Martin Luther King, Jr. & Other Contemporary Prophets

January 20, 2019
Isaiah 9:2-5; Isaiah 62:1-4
Speaker:

This weekend we remember Rev Dr Martin Luther King Jr. 51 years after his death, with his own federal holiday, we are well into the process of making Dr King safe, sanitizing his dream.

We are tempted to congratulate ourselves for having come so far – then we see the videos of young (Christian ) white men taunting and harassing an indigenous man as he sings near the Lincoln Memorial – and we know there is a whole lot more work to do.

This morning we hear a few of the voices who stand on the shoulders of Dr King.

  • Lin Manuel Miranda, of Hamilton fame, reads Dr King’s Riverside speech.
  • Cornel West talks about how African Americans have made choices other than violence.
  • Tarana Burke, instigator of the #MeToo movement, talks about collective trauma and collective movement.
  • Rev Karen Curry, from SE DC, shares a spoken word piece at a recent Poor People’s Campaign rally.
  • Rev Dr Kelly Brown Douglas reminds us that we still have a choice to make.

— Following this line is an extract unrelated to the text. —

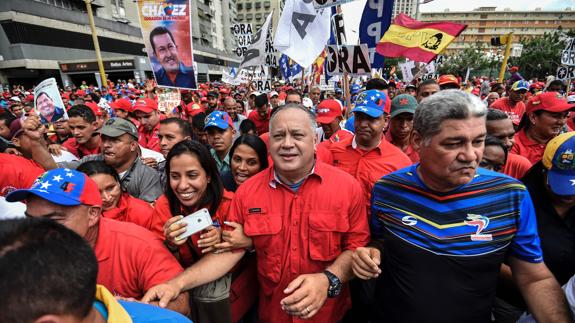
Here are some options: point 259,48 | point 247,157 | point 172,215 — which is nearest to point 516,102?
point 259,48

We will hear scripture or sing a spiritual in response to each these voices.

In some churches this might all be deemed too political, and yet from Dr King  we learn that loving our neighbor is political, that acting in faith is political.

We might be accused of appropriating these voices, holding them tight as if they are our own. We might be accused of appropriating music, singing songs that come out of a pain and suffering that is not our own. We must be sensitive to this.

From Jesus we learn that loving God and neighbor is humbling and risky.

May our faith be strengthened, our compassion enlarged as we listen to these prophetic voices.